Given data:

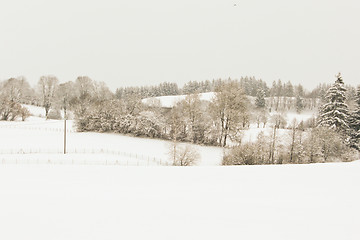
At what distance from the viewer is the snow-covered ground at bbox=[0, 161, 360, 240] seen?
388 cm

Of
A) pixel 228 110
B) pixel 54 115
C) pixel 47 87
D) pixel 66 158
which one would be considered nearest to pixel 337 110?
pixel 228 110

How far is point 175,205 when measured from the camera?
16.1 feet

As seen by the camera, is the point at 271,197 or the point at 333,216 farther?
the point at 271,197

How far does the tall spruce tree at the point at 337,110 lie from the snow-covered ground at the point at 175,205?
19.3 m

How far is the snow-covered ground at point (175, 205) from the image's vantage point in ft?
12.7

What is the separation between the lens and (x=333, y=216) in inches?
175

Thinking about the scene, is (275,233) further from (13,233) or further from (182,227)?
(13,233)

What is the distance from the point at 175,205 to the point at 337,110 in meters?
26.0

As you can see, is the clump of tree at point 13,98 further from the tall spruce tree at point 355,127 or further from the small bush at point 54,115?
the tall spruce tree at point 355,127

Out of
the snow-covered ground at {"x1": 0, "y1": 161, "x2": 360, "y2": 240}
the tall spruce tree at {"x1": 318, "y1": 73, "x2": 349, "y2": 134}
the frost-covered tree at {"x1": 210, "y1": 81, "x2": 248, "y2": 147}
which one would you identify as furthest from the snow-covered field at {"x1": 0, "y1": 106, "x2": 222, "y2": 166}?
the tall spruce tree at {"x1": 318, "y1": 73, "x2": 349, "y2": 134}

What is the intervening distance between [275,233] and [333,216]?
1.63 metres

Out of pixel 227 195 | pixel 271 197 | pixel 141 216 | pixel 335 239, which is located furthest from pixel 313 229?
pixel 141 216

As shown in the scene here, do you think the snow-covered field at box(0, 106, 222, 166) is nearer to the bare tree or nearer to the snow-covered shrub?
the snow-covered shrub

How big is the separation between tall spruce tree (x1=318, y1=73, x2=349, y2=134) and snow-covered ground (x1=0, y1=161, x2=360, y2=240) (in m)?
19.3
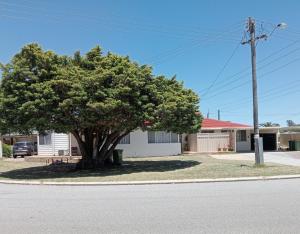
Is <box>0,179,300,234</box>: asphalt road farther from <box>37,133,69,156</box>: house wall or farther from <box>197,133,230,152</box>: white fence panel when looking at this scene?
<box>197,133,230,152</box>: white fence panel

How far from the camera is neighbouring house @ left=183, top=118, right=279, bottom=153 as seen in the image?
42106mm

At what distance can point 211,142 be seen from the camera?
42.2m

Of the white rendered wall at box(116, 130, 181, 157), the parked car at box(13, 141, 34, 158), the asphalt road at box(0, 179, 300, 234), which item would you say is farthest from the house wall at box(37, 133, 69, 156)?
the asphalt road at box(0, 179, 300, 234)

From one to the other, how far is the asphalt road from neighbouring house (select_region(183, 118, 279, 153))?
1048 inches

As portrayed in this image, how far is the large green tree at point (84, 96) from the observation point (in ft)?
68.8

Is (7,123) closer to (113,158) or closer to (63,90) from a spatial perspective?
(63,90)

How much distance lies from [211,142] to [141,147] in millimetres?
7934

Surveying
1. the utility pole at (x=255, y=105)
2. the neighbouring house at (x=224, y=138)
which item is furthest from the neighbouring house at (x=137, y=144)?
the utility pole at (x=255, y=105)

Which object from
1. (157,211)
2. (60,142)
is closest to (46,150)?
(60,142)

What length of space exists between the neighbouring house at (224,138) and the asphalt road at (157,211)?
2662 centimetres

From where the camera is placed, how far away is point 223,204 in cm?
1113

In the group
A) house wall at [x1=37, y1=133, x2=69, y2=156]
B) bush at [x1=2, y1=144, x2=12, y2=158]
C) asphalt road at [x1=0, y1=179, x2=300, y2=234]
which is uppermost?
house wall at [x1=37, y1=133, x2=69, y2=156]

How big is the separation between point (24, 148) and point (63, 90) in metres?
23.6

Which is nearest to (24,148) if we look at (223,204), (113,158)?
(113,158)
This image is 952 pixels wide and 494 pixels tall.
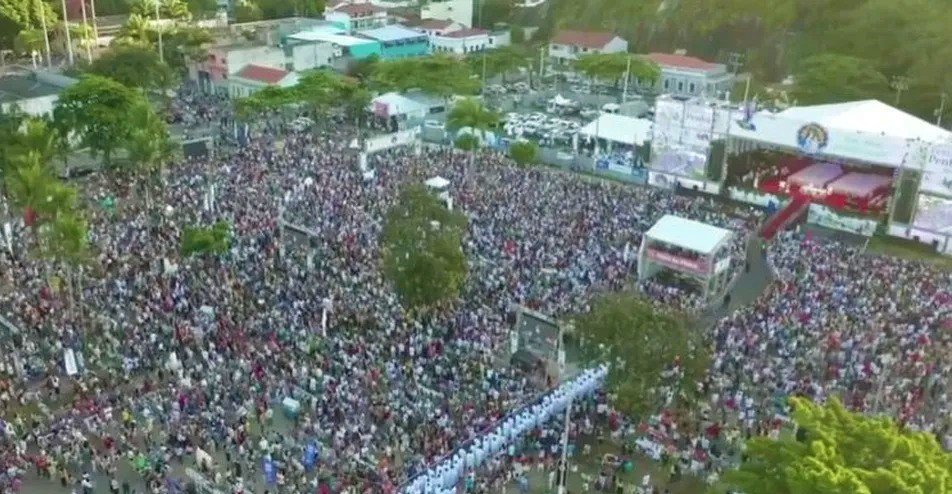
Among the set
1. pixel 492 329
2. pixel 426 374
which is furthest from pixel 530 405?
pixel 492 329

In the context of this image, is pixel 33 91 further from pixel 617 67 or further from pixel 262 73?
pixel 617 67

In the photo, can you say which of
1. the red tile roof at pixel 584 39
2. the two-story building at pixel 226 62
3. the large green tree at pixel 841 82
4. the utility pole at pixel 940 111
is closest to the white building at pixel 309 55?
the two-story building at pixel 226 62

Task directions: Without including any pictures, please restate all the records exactly.

The answer:
At what distance from the viewer is the snow-covered ground at bbox=[0, 161, 360, 240] seen?
388 cm

Of
A) pixel 228 110
B) pixel 54 115
C) pixel 47 87
D) pixel 66 158
which one would be considered nearest to pixel 337 110?
pixel 228 110

How far is point 175,205 when measured from the camera?
16.1 feet

As seen by the camera, is the point at 271,197 or the point at 333,216 farther?
the point at 271,197

How far does the tall spruce tree at the point at 337,110 lie from the snow-covered ground at the point at 175,205?
19.3 m

How far is the snow-covered ground at point (175, 205) from the image's vantage point in ft?
12.7

What is the separation between the lens and (x=333, y=216) in inches?
175

Thinking about the scene, is (275,233) further from (13,233) or further from (182,227)?
(13,233)

What is the distance from the point at 175,205 to the point at 337,110 in meters?
26.0

As you can see, is the clump of tree at point 13,98 further from the tall spruce tree at point 355,127 or further from the small bush at point 54,115?
the tall spruce tree at point 355,127

Out of
the snow-covered ground at {"x1": 0, "y1": 161, "x2": 360, "y2": 240}
the tall spruce tree at {"x1": 318, "y1": 73, "x2": 349, "y2": 134}
the frost-covered tree at {"x1": 210, "y1": 81, "x2": 248, "y2": 147}
which one would you identify as furthest from the snow-covered field at {"x1": 0, "y1": 106, "x2": 222, "y2": 166}?
the tall spruce tree at {"x1": 318, "y1": 73, "x2": 349, "y2": 134}

What is the intervening distance between [275,233] and [333,216]?
1.63 metres

Out of pixel 227 195 | pixel 271 197 | pixel 141 216 | pixel 335 239, which is located furthest from pixel 313 229?
pixel 141 216

As shown in the scene here, do you think the snow-covered field at box(0, 106, 222, 166) is nearer to the bare tree or nearer to the snow-covered shrub?
the snow-covered shrub

How big is the separation between tall spruce tree (x1=318, y1=73, x2=349, y2=134) and snow-covered ground (x1=0, y1=161, x2=360, y2=240) (in m)?
19.3
Is <box>0,179,300,234</box>: asphalt road farther from <box>37,133,69,156</box>: house wall or farther from <box>197,133,230,152</box>: white fence panel when looking at this scene?
<box>197,133,230,152</box>: white fence panel

How far from the camera is neighbouring house @ left=183, top=118, right=279, bottom=153 as seen in the image?
42106mm

At what distance can point 211,142 be seen from the camera?
42.2m

Of the white rendered wall at box(116, 130, 181, 157), the parked car at box(13, 141, 34, 158), the asphalt road at box(0, 179, 300, 234), which item would you say is farthest from the house wall at box(37, 133, 69, 156)?
the asphalt road at box(0, 179, 300, 234)

From one to the other, how far is the asphalt road from neighbouring house (select_region(183, 118, 279, 153))?
1048 inches

As portrayed in this image, how far is the large green tree at point (84, 96) from the observation point (in ft)?
68.8

Is (7,123) closer to (113,158) or closer to (63,90) from a spatial perspective?
(63,90)

How much distance lies from [211,142] to [141,147] in millimetres?
7934

Surveying
1. the utility pole at (x=255, y=105)
2. the neighbouring house at (x=224, y=138)
which item is furthest from the neighbouring house at (x=137, y=144)?
the utility pole at (x=255, y=105)

Which object from
1. (157,211)
2. (60,142)
is closest to (46,150)?
(60,142)

What length of space exists between the neighbouring house at (224,138) and the asphalt road at (157,211)?
2662 centimetres

From where the camera is placed, how far away is point 223,204 in cm?
1113

In the group
A) house wall at [x1=37, y1=133, x2=69, y2=156]
B) bush at [x1=2, y1=144, x2=12, y2=158]
C) asphalt road at [x1=0, y1=179, x2=300, y2=234]
which is uppermost?
house wall at [x1=37, y1=133, x2=69, y2=156]

How big is the separation between point (24, 148) and point (63, 90) in metres?
23.6

Which is nearest to (24,148) if we look at (223,204), (113,158)?
(113,158)
This image is 952 pixels wide and 494 pixels tall.
Among the set
1. pixel 492 329
2. pixel 426 374
which is furthest from pixel 530 405?
pixel 492 329

In the context of this image, is pixel 33 91 further from pixel 617 67 or further from pixel 262 73?
pixel 617 67

In the photo, can you say which of
1. the red tile roof at pixel 584 39
2. the two-story building at pixel 226 62
3. the large green tree at pixel 841 82
4. the utility pole at pixel 940 111
is closest to the white building at pixel 309 55?
the two-story building at pixel 226 62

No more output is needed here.